If your Board, for example, has nine directors, that’s probably too many. Remember, on a guitar, you can’t have more than 6 notes in a chord because you only have six strings!
You, of course, could bring in a piano, and play a chord with 10 notes.
Still, I think we can all agree that we would still evaluate each board member to determine whether or not they “overlap” or are “repetitive” — producing the same sound, individually or in concert. If there is an overlap, then that particular board member should be dropped or not admitted to the fiduciary.
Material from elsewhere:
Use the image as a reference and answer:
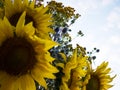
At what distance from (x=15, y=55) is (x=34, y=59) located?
0.18 meters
Above and beyond producing the same sound, are there any board members whose dissidence or diminished tone overwhelms the rest of the “notes?” In Silicon Valley parlance, such dissidence is called toxicity, and diminished is called “no guts.”
Now you might automatically assume that you would never want a diminished sound for a Board. But that’s not always true. Since diminished chords are typically transitional, one could happily accept that a board will change over time, especially for start-ups, who will grow up to be more “aggressive” but hopefully not toxic.
This is what Wikipedia says chords connote:
· Major chord = happy and simple
· Minor chord = sad
· Diminished chord = tense and unpleasant
· Major seventh chord = thoughtful and soft
· Minor Seventh = moody contemplative
· Dominant seventh = strong and restless
· Suspended chords = bright and nervous
· Augmented chord = anxious and suspenseful
My favorite chords are Major Seventh Chords – thoughtful and soft – but I have often found myself in Boards whose sound is augmented (anxious and suspenseful), especially if the investors on the board are having their own capital challenges.
I could also add that Board improvisation can be risky if not well practiced. I am having a hell of a time working out limitless arpeggios of just F minor, G7, and C7 – introductory chords in Lullaby of Birdland.